CoreLogic reports on ‘diverse’ 2017, makes bold 2018 predictions

CoreLogic reports on ‘diverse’ 2017, makes bold 2018 predictions

The 2017 housing market has been one in transition, quite diverse and where values across all dwelling classes have continued to rise, according to the latest CoreLogic report.

This rise was underpinned by a slowing growth trend where, towards the end of the year, values began to level out completely.

The sharpest transition occurred in Sydney, which was previously the strongest housing market over recent years, CoreLogic’s Property Pulse for 21 December has found.

Research analyst Cameron Kusher said that values have fallen off in the harbour city.

“Sydney dwelling values were 1.3 per cent lower than their August 2017 peak at the end of November,” the analyst said.

“Most other capital cities have also seen their rates of growth slow recently, with Perth the exception.

“Although Perth dwelling values are lower over the year, there has been a subtle transition towards growth in late 2017, with values 0.3 per cent higher over the three months ending November 2017 — the strongest rate of quarterly growth since June 2014.”

Mr Kusher said that the diversity of the market was most evident in the double-digit-value rise in Hobart (11.5 per cent) and Melbourne (10.1 per cent).

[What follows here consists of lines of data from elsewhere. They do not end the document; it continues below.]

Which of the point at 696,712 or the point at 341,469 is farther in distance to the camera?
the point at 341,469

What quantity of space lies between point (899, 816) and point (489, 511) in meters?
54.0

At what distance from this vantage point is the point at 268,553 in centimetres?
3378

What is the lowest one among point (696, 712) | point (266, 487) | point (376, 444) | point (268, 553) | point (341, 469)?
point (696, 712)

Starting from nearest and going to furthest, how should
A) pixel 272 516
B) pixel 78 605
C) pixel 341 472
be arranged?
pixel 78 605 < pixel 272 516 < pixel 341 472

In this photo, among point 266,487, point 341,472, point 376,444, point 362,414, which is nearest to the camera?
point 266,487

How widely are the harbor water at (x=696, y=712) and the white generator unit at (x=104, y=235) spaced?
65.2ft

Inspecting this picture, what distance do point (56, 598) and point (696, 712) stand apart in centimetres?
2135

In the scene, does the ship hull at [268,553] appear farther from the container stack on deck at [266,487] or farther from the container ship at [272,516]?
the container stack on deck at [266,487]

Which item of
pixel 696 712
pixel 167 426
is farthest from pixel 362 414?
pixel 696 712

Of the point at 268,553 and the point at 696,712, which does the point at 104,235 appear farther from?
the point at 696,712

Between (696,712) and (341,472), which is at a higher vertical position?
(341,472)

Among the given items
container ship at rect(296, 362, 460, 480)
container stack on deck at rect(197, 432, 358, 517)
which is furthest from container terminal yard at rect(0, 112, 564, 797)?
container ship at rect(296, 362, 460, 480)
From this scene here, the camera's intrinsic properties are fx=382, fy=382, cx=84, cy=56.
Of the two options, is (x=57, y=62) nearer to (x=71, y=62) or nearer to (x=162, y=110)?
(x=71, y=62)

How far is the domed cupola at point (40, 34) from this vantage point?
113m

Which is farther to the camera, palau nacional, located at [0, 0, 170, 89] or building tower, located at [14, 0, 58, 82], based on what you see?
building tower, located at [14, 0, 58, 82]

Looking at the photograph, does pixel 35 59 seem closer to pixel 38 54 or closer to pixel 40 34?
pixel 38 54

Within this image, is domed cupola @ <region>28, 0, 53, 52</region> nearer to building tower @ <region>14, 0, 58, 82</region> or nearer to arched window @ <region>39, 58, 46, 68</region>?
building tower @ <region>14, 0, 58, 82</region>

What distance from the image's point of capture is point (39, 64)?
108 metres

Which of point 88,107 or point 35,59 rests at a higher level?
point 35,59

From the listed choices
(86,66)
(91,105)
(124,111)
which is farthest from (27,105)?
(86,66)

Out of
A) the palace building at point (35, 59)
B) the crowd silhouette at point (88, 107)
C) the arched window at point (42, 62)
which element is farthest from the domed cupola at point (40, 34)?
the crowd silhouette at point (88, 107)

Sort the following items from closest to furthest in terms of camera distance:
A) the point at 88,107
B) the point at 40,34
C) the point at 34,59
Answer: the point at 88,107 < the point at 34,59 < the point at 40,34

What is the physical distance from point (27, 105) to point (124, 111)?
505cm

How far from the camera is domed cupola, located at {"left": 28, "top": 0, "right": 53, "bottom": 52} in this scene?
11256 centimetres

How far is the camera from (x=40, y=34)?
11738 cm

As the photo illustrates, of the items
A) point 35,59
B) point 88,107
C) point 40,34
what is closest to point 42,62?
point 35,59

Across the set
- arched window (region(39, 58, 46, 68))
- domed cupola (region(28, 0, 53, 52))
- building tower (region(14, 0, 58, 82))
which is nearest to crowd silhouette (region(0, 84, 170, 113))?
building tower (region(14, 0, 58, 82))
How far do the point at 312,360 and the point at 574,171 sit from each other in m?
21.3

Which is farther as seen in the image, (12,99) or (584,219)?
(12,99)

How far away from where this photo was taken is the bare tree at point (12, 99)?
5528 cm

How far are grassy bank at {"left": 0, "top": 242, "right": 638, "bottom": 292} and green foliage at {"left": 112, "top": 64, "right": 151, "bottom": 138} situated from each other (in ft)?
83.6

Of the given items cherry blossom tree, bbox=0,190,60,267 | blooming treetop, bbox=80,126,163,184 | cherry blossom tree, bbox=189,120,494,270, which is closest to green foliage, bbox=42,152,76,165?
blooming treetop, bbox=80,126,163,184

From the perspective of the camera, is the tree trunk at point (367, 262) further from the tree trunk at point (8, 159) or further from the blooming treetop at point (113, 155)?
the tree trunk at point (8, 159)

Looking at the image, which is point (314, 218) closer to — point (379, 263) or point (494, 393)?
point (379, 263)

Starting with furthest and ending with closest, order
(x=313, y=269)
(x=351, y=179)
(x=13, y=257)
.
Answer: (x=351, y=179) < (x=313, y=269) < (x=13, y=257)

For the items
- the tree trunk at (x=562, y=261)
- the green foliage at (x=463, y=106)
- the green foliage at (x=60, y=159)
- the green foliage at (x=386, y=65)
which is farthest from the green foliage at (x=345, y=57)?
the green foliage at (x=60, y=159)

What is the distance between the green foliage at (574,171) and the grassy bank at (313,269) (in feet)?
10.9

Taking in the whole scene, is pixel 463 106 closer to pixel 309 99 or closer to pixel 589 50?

“Although the heat is now clearly coming out of the housing market, Sydney and Adelaide are the only capital cities to see the annual change in dwelling values now lower in November 2017 relative to November 2016.”

Mr Kusher added that this has been driven largely by “significant” shifts in the lending environment.

“Credit growth limits for investors were already in place. However, origination limits were introduced for interest-only mortgages at the end of March.

“As a result of these changed regulatory policies, lenders have begun to charge premiums on the interest rate for investor and interest-only mortgage products.”

Mr Kusher further said that, in 2018, he is expecting a further slowdown in national housing market conditions.

“Credit policies are likely to remain tight as regulators keep a watchful eye out for a rebound in investment credit growth or a reversal in the trend towards fewer mortgages with a loan to valuation ratio of more than 80 per cent.”

He also said that interest rates are likely to remain on hold in 2018.

“Higher interest rates would stifle household consumption and business investment and could cause financial distress among a highly indebted household sector,” Mr Kusher said.

“However, rates aren’t likely to fall due to concerns of refueling the controlled slowdown in the housing market.”

Mr Kusher also said that he anticipates national dwelling values to fall further in 2018, driven lower by falls across Sydney and, to a lesser extent, Melbourne.

The analyst concluded: “After values surged 75 per cent higher over Sydney’s growth cycle and 59 per cent higher across Melbourne, it’s rational to expect some slippage in dwelling values across these cities.”